• TASKS TO PERFORM
a) In the operator design document, on what date was the decision accepted?
b) Reproduce word for word everything in the operator design document from "A second design" down to "not affect others.".
c) Pick up the operator design document after its last sentence and keep writing it.

• QUOTED PASSAGE
******************************
Status: Accepted (2026-05-28)

Context

The vWorkspace platform manages multiple clusters from a single vWorkspace Server control plane. The product's audience includes single-cluster homelab operators and multi-cluster organizations alike — a small business with one production cluster, a school with one staging and one production, an agency with one cluster per client engagement.

A reasonable initial design would be a single, centralized operator that manages many clusters. The operator would hold credentials for each cluster's API server (or run as a multi-cluster controller via kubeconfig-per-cluster), reconcile CRDs that live in one place, and produce a unified status surface. This is the shape of fleet-management tools like Cluster API's management cluster pattern.

A second design is one operator per cluster: each cluster runs its own copy of vworkspace-operator, reconciles CRDs on its own API server, and reports status to the control plane over the connectivity channel (0003). The operator is unaware of other clusters; it manages only the API it is running against.

The trade-offs:

Property Centralized (one operator, many clusters) One per cluster
Credential surface The operator holds kubeconfigs for every cluster it manages. A compromise reaches them all. Each cluster holds only its own credentials. A compromise is bounded.
Failure isolation Operator failure affects every cluster it manages. Operator failure on one cluster does not affect others.
Network requirements Operator needs reachability to every cluster's API. Each cluster only needs outbound to the control plane (Pull) or inbound from the control plane (Push).
******************************
• STORED DATA

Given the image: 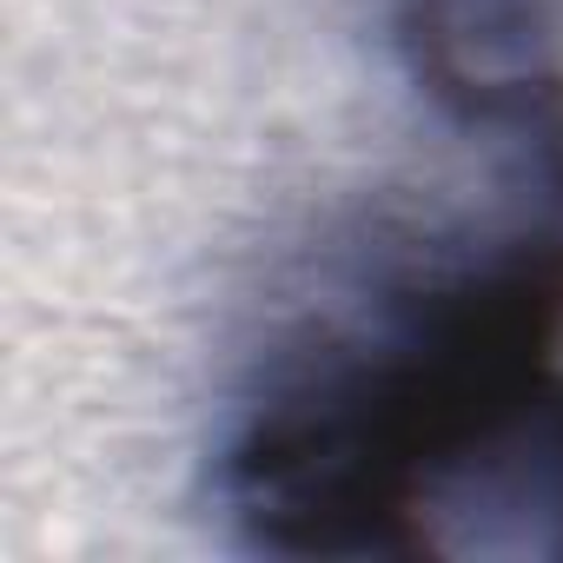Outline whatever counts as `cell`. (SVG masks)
I'll list each match as a JSON object with an SVG mask.
<instances>
[{
	"mask_svg": "<svg viewBox=\"0 0 563 563\" xmlns=\"http://www.w3.org/2000/svg\"><path fill=\"white\" fill-rule=\"evenodd\" d=\"M563 146L490 212L385 219L292 312L225 418L212 504L265 556H424L444 477L556 372Z\"/></svg>",
	"mask_w": 563,
	"mask_h": 563,
	"instance_id": "obj_1",
	"label": "cell"
},
{
	"mask_svg": "<svg viewBox=\"0 0 563 563\" xmlns=\"http://www.w3.org/2000/svg\"><path fill=\"white\" fill-rule=\"evenodd\" d=\"M563 0H391L411 87L510 153L563 146Z\"/></svg>",
	"mask_w": 563,
	"mask_h": 563,
	"instance_id": "obj_2",
	"label": "cell"
}]
</instances>
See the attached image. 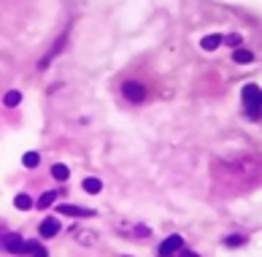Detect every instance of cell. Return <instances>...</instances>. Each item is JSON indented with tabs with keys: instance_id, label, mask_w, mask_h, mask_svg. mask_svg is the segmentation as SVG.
<instances>
[{
	"instance_id": "obj_2",
	"label": "cell",
	"mask_w": 262,
	"mask_h": 257,
	"mask_svg": "<svg viewBox=\"0 0 262 257\" xmlns=\"http://www.w3.org/2000/svg\"><path fill=\"white\" fill-rule=\"evenodd\" d=\"M122 95L130 103H144L146 100V87L140 82H124L122 84Z\"/></svg>"
},
{
	"instance_id": "obj_1",
	"label": "cell",
	"mask_w": 262,
	"mask_h": 257,
	"mask_svg": "<svg viewBox=\"0 0 262 257\" xmlns=\"http://www.w3.org/2000/svg\"><path fill=\"white\" fill-rule=\"evenodd\" d=\"M240 100H244L248 120H260L262 116V90L257 84H246V87L240 90Z\"/></svg>"
},
{
	"instance_id": "obj_13",
	"label": "cell",
	"mask_w": 262,
	"mask_h": 257,
	"mask_svg": "<svg viewBox=\"0 0 262 257\" xmlns=\"http://www.w3.org/2000/svg\"><path fill=\"white\" fill-rule=\"evenodd\" d=\"M14 206L16 208H22V212H28V208H32V198L30 195H24V192H19L14 198Z\"/></svg>"
},
{
	"instance_id": "obj_3",
	"label": "cell",
	"mask_w": 262,
	"mask_h": 257,
	"mask_svg": "<svg viewBox=\"0 0 262 257\" xmlns=\"http://www.w3.org/2000/svg\"><path fill=\"white\" fill-rule=\"evenodd\" d=\"M184 249V238L181 236H168V238L160 244V257H170V254H176V252H181Z\"/></svg>"
},
{
	"instance_id": "obj_15",
	"label": "cell",
	"mask_w": 262,
	"mask_h": 257,
	"mask_svg": "<svg viewBox=\"0 0 262 257\" xmlns=\"http://www.w3.org/2000/svg\"><path fill=\"white\" fill-rule=\"evenodd\" d=\"M232 60H235V62H252L254 54H252L248 49H235V52H232Z\"/></svg>"
},
{
	"instance_id": "obj_16",
	"label": "cell",
	"mask_w": 262,
	"mask_h": 257,
	"mask_svg": "<svg viewBox=\"0 0 262 257\" xmlns=\"http://www.w3.org/2000/svg\"><path fill=\"white\" fill-rule=\"evenodd\" d=\"M244 244H246V236H240V233H235V236H227V238H224V246H244Z\"/></svg>"
},
{
	"instance_id": "obj_7",
	"label": "cell",
	"mask_w": 262,
	"mask_h": 257,
	"mask_svg": "<svg viewBox=\"0 0 262 257\" xmlns=\"http://www.w3.org/2000/svg\"><path fill=\"white\" fill-rule=\"evenodd\" d=\"M82 187H84V192H90V195H98L100 190H103V182H100L98 176H86V179L82 182Z\"/></svg>"
},
{
	"instance_id": "obj_9",
	"label": "cell",
	"mask_w": 262,
	"mask_h": 257,
	"mask_svg": "<svg viewBox=\"0 0 262 257\" xmlns=\"http://www.w3.org/2000/svg\"><path fill=\"white\" fill-rule=\"evenodd\" d=\"M222 44H224V36H219V32H216V36H206L203 41H200V46H203L206 52H214V49H219Z\"/></svg>"
},
{
	"instance_id": "obj_11",
	"label": "cell",
	"mask_w": 262,
	"mask_h": 257,
	"mask_svg": "<svg viewBox=\"0 0 262 257\" xmlns=\"http://www.w3.org/2000/svg\"><path fill=\"white\" fill-rule=\"evenodd\" d=\"M57 195H60V192H54V190H49V192H44L41 198H38V203H36V206H38V208H41V212H44V208H49L52 203L57 200Z\"/></svg>"
},
{
	"instance_id": "obj_12",
	"label": "cell",
	"mask_w": 262,
	"mask_h": 257,
	"mask_svg": "<svg viewBox=\"0 0 262 257\" xmlns=\"http://www.w3.org/2000/svg\"><path fill=\"white\" fill-rule=\"evenodd\" d=\"M3 103L8 108L19 106V103H22V92H19V90H8V92H6V98H3Z\"/></svg>"
},
{
	"instance_id": "obj_18",
	"label": "cell",
	"mask_w": 262,
	"mask_h": 257,
	"mask_svg": "<svg viewBox=\"0 0 262 257\" xmlns=\"http://www.w3.org/2000/svg\"><path fill=\"white\" fill-rule=\"evenodd\" d=\"M181 257H200L198 252H190V249H181V252H178Z\"/></svg>"
},
{
	"instance_id": "obj_6",
	"label": "cell",
	"mask_w": 262,
	"mask_h": 257,
	"mask_svg": "<svg viewBox=\"0 0 262 257\" xmlns=\"http://www.w3.org/2000/svg\"><path fill=\"white\" fill-rule=\"evenodd\" d=\"M57 214H62V216H95V212L92 208H78V206H68V203H60L57 206Z\"/></svg>"
},
{
	"instance_id": "obj_14",
	"label": "cell",
	"mask_w": 262,
	"mask_h": 257,
	"mask_svg": "<svg viewBox=\"0 0 262 257\" xmlns=\"http://www.w3.org/2000/svg\"><path fill=\"white\" fill-rule=\"evenodd\" d=\"M38 162H41V154H38V152H28V154L22 157V166L24 168H36Z\"/></svg>"
},
{
	"instance_id": "obj_4",
	"label": "cell",
	"mask_w": 262,
	"mask_h": 257,
	"mask_svg": "<svg viewBox=\"0 0 262 257\" xmlns=\"http://www.w3.org/2000/svg\"><path fill=\"white\" fill-rule=\"evenodd\" d=\"M57 233H60V220L57 216H46L41 225H38V236H41V238H54Z\"/></svg>"
},
{
	"instance_id": "obj_17",
	"label": "cell",
	"mask_w": 262,
	"mask_h": 257,
	"mask_svg": "<svg viewBox=\"0 0 262 257\" xmlns=\"http://www.w3.org/2000/svg\"><path fill=\"white\" fill-rule=\"evenodd\" d=\"M224 41L230 44V46H235V49H238V44H240V36H227Z\"/></svg>"
},
{
	"instance_id": "obj_5",
	"label": "cell",
	"mask_w": 262,
	"mask_h": 257,
	"mask_svg": "<svg viewBox=\"0 0 262 257\" xmlns=\"http://www.w3.org/2000/svg\"><path fill=\"white\" fill-rule=\"evenodd\" d=\"M24 244H28V241H22V236H16V233H8L3 238L6 252H11V254H24Z\"/></svg>"
},
{
	"instance_id": "obj_8",
	"label": "cell",
	"mask_w": 262,
	"mask_h": 257,
	"mask_svg": "<svg viewBox=\"0 0 262 257\" xmlns=\"http://www.w3.org/2000/svg\"><path fill=\"white\" fill-rule=\"evenodd\" d=\"M24 254H30V257H49V252L41 246V241H28V244H24Z\"/></svg>"
},
{
	"instance_id": "obj_10",
	"label": "cell",
	"mask_w": 262,
	"mask_h": 257,
	"mask_svg": "<svg viewBox=\"0 0 262 257\" xmlns=\"http://www.w3.org/2000/svg\"><path fill=\"white\" fill-rule=\"evenodd\" d=\"M52 176H54L57 182H68L70 179V170H68V166L57 162V166H52Z\"/></svg>"
}]
</instances>
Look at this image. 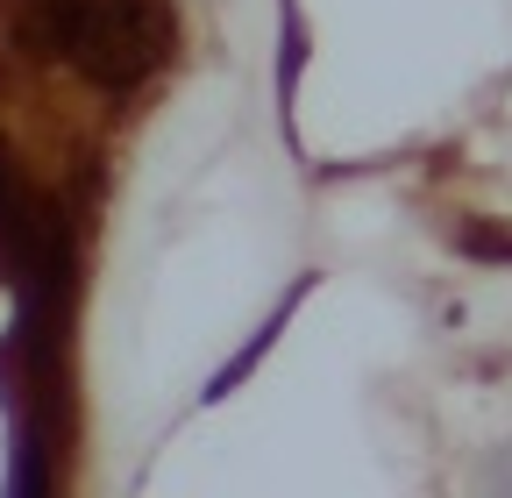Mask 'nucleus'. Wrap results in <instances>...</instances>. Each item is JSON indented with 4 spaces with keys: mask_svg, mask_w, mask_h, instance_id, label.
Here are the masks:
<instances>
[{
    "mask_svg": "<svg viewBox=\"0 0 512 498\" xmlns=\"http://www.w3.org/2000/svg\"><path fill=\"white\" fill-rule=\"evenodd\" d=\"M64 57L93 86H143L171 57V8L164 0H72Z\"/></svg>",
    "mask_w": 512,
    "mask_h": 498,
    "instance_id": "obj_1",
    "label": "nucleus"
},
{
    "mask_svg": "<svg viewBox=\"0 0 512 498\" xmlns=\"http://www.w3.org/2000/svg\"><path fill=\"white\" fill-rule=\"evenodd\" d=\"M64 29H72V0H15V43L29 57H64Z\"/></svg>",
    "mask_w": 512,
    "mask_h": 498,
    "instance_id": "obj_2",
    "label": "nucleus"
},
{
    "mask_svg": "<svg viewBox=\"0 0 512 498\" xmlns=\"http://www.w3.org/2000/svg\"><path fill=\"white\" fill-rule=\"evenodd\" d=\"M463 257H491V264H512V228H463Z\"/></svg>",
    "mask_w": 512,
    "mask_h": 498,
    "instance_id": "obj_3",
    "label": "nucleus"
}]
</instances>
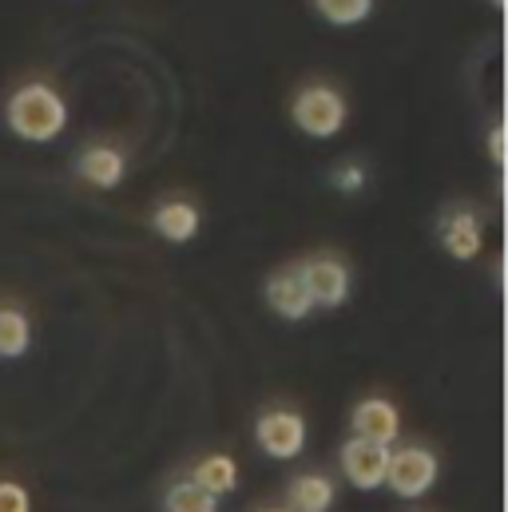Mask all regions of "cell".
I'll return each instance as SVG.
<instances>
[{"label": "cell", "mask_w": 508, "mask_h": 512, "mask_svg": "<svg viewBox=\"0 0 508 512\" xmlns=\"http://www.w3.org/2000/svg\"><path fill=\"white\" fill-rule=\"evenodd\" d=\"M266 302H270V310H274L278 318H286V322H302V318L314 310V302H310V294H306L298 270H278V274H270V278H266Z\"/></svg>", "instance_id": "8"}, {"label": "cell", "mask_w": 508, "mask_h": 512, "mask_svg": "<svg viewBox=\"0 0 508 512\" xmlns=\"http://www.w3.org/2000/svg\"><path fill=\"white\" fill-rule=\"evenodd\" d=\"M151 227L167 239V243H191L199 235V211L183 199H171L163 203L155 215H151Z\"/></svg>", "instance_id": "11"}, {"label": "cell", "mask_w": 508, "mask_h": 512, "mask_svg": "<svg viewBox=\"0 0 508 512\" xmlns=\"http://www.w3.org/2000/svg\"><path fill=\"white\" fill-rule=\"evenodd\" d=\"M298 278H302V286H306L314 306L334 310V306H342L350 298V270L338 258H310V262L298 266Z\"/></svg>", "instance_id": "5"}, {"label": "cell", "mask_w": 508, "mask_h": 512, "mask_svg": "<svg viewBox=\"0 0 508 512\" xmlns=\"http://www.w3.org/2000/svg\"><path fill=\"white\" fill-rule=\"evenodd\" d=\"M32 342V326L20 310H0V358H20Z\"/></svg>", "instance_id": "15"}, {"label": "cell", "mask_w": 508, "mask_h": 512, "mask_svg": "<svg viewBox=\"0 0 508 512\" xmlns=\"http://www.w3.org/2000/svg\"><path fill=\"white\" fill-rule=\"evenodd\" d=\"M385 465H389V445H378V441H346L342 445V473L354 489L370 493V489H381L385 485Z\"/></svg>", "instance_id": "6"}, {"label": "cell", "mask_w": 508, "mask_h": 512, "mask_svg": "<svg viewBox=\"0 0 508 512\" xmlns=\"http://www.w3.org/2000/svg\"><path fill=\"white\" fill-rule=\"evenodd\" d=\"M441 243H445V251L453 258H461V262H469V258L481 255V219L473 215V211H453L445 223H441Z\"/></svg>", "instance_id": "10"}, {"label": "cell", "mask_w": 508, "mask_h": 512, "mask_svg": "<svg viewBox=\"0 0 508 512\" xmlns=\"http://www.w3.org/2000/svg\"><path fill=\"white\" fill-rule=\"evenodd\" d=\"M4 124L24 143H52L56 135H64V128H68V104H64V96L52 84L28 80V84H20L8 96Z\"/></svg>", "instance_id": "1"}, {"label": "cell", "mask_w": 508, "mask_h": 512, "mask_svg": "<svg viewBox=\"0 0 508 512\" xmlns=\"http://www.w3.org/2000/svg\"><path fill=\"white\" fill-rule=\"evenodd\" d=\"M76 175H80L84 183L100 187V191H112V187L124 183V175H127L124 151L112 147V143H92V147H84V151L76 155Z\"/></svg>", "instance_id": "7"}, {"label": "cell", "mask_w": 508, "mask_h": 512, "mask_svg": "<svg viewBox=\"0 0 508 512\" xmlns=\"http://www.w3.org/2000/svg\"><path fill=\"white\" fill-rule=\"evenodd\" d=\"M163 512H219V501H215L211 493H203L199 485L179 481V485H171V489H167Z\"/></svg>", "instance_id": "16"}, {"label": "cell", "mask_w": 508, "mask_h": 512, "mask_svg": "<svg viewBox=\"0 0 508 512\" xmlns=\"http://www.w3.org/2000/svg\"><path fill=\"white\" fill-rule=\"evenodd\" d=\"M262 512H290V509H262Z\"/></svg>", "instance_id": "21"}, {"label": "cell", "mask_w": 508, "mask_h": 512, "mask_svg": "<svg viewBox=\"0 0 508 512\" xmlns=\"http://www.w3.org/2000/svg\"><path fill=\"white\" fill-rule=\"evenodd\" d=\"M191 485H199L203 493H211L219 501V497H227V493L239 489V465L227 453H215V457L199 461V469L191 473Z\"/></svg>", "instance_id": "13"}, {"label": "cell", "mask_w": 508, "mask_h": 512, "mask_svg": "<svg viewBox=\"0 0 508 512\" xmlns=\"http://www.w3.org/2000/svg\"><path fill=\"white\" fill-rule=\"evenodd\" d=\"M334 187L354 195V191H362V187H366V171H362V167H354V163H346V167H338V171H334Z\"/></svg>", "instance_id": "18"}, {"label": "cell", "mask_w": 508, "mask_h": 512, "mask_svg": "<svg viewBox=\"0 0 508 512\" xmlns=\"http://www.w3.org/2000/svg\"><path fill=\"white\" fill-rule=\"evenodd\" d=\"M493 8H505V0H493Z\"/></svg>", "instance_id": "20"}, {"label": "cell", "mask_w": 508, "mask_h": 512, "mask_svg": "<svg viewBox=\"0 0 508 512\" xmlns=\"http://www.w3.org/2000/svg\"><path fill=\"white\" fill-rule=\"evenodd\" d=\"M489 155H493V163H497V167H505V131L501 128L489 131Z\"/></svg>", "instance_id": "19"}, {"label": "cell", "mask_w": 508, "mask_h": 512, "mask_svg": "<svg viewBox=\"0 0 508 512\" xmlns=\"http://www.w3.org/2000/svg\"><path fill=\"white\" fill-rule=\"evenodd\" d=\"M290 120L310 139H334V135H342L346 120H350V104L334 84L318 80V84H306L290 100Z\"/></svg>", "instance_id": "2"}, {"label": "cell", "mask_w": 508, "mask_h": 512, "mask_svg": "<svg viewBox=\"0 0 508 512\" xmlns=\"http://www.w3.org/2000/svg\"><path fill=\"white\" fill-rule=\"evenodd\" d=\"M310 4L334 28H354V24L370 20V12H374V0H310Z\"/></svg>", "instance_id": "14"}, {"label": "cell", "mask_w": 508, "mask_h": 512, "mask_svg": "<svg viewBox=\"0 0 508 512\" xmlns=\"http://www.w3.org/2000/svg\"><path fill=\"white\" fill-rule=\"evenodd\" d=\"M290 512H330L334 505V481L322 473H302L290 481Z\"/></svg>", "instance_id": "12"}, {"label": "cell", "mask_w": 508, "mask_h": 512, "mask_svg": "<svg viewBox=\"0 0 508 512\" xmlns=\"http://www.w3.org/2000/svg\"><path fill=\"white\" fill-rule=\"evenodd\" d=\"M0 512H32L28 489L16 481H0Z\"/></svg>", "instance_id": "17"}, {"label": "cell", "mask_w": 508, "mask_h": 512, "mask_svg": "<svg viewBox=\"0 0 508 512\" xmlns=\"http://www.w3.org/2000/svg\"><path fill=\"white\" fill-rule=\"evenodd\" d=\"M254 437H258L266 457L290 461V457H298L306 449V417L294 413V409H270V413L258 417Z\"/></svg>", "instance_id": "4"}, {"label": "cell", "mask_w": 508, "mask_h": 512, "mask_svg": "<svg viewBox=\"0 0 508 512\" xmlns=\"http://www.w3.org/2000/svg\"><path fill=\"white\" fill-rule=\"evenodd\" d=\"M437 481V457L421 445H405L397 453H389V465H385V485L405 497V501H417L433 489Z\"/></svg>", "instance_id": "3"}, {"label": "cell", "mask_w": 508, "mask_h": 512, "mask_svg": "<svg viewBox=\"0 0 508 512\" xmlns=\"http://www.w3.org/2000/svg\"><path fill=\"white\" fill-rule=\"evenodd\" d=\"M354 433H358L362 441L389 445V441L401 433V413H397L393 401H385V397H366V401L354 409Z\"/></svg>", "instance_id": "9"}]
</instances>
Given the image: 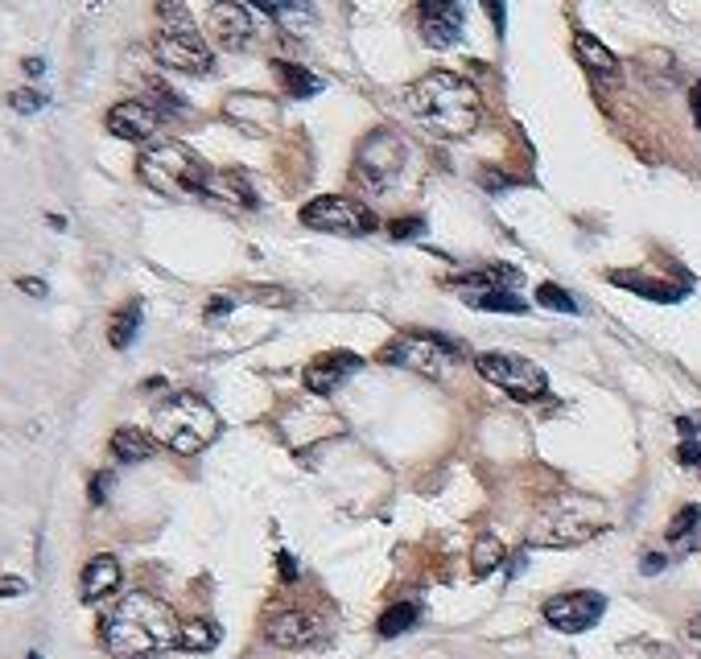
******************************
• TASK RESPONSES
a) 2026-05-28

b)
A second design is one operator per cluster: each cluster runs its own copy of vworkspace-operator, reconciles CRDs on its own API server, and reports status to the control plane over the connectivity channel (0003). The operator is unaware of other clusters; it manages only the API it is running against.

The trade-offs:

Property Centralized (one operator, many clusters) One per cluster
Credential surface The operator holds kubeconfigs for every cluster it manages. A compromise reaches them all. Each cluster holds only its own credentials. A compromise is bounded.
Failure isolation Operator failure affects every cluster it manages. Operator failure on one cluster does not affect others.

c)
Odoo-down behavior Centralized operator typically lives in or near Odoo; an Odoo-region outage is severe. Each cluster reconciles autonomously when Odoo is unreachable.
Per-cluster policy Multi-tenancy inside the operator. Complex to get right; easy to leak across tenants. Each cluster has its own RBAC, its own admission webhook, its own policy.
Operator upgrade blast radius Bumping the operator's version touches every cluster simultaneously. Each cluster upgrades independently; staged rollouts are natural.
Multi-cluster operations (e.g., DR migration) Centralized operator can orchestrate cross-cluster work directly. Cross-cluster work must be coordinated by Odoo, which is the right place anyway.
Resource cost One operator pod; minimal cluster-side footprint. One operator pod per cluster; the bundle is ~0.5 CPU and ~512 MiB of memory.

The vWorkspace ethos (PRODUCT_VISION.md) prioritizes operator sovereignty: the person running the cluster owns the data and the credentials. A centralized operator inverts that — Odoo (or wherever the centralized operator lives) holds the credentials for every cluster, and the cluster operator must trust the central party. This is exactly the credential direction that Pull mode (ADR 0003) avoids; running a centralized operator would re-introduce the problem on the operator side.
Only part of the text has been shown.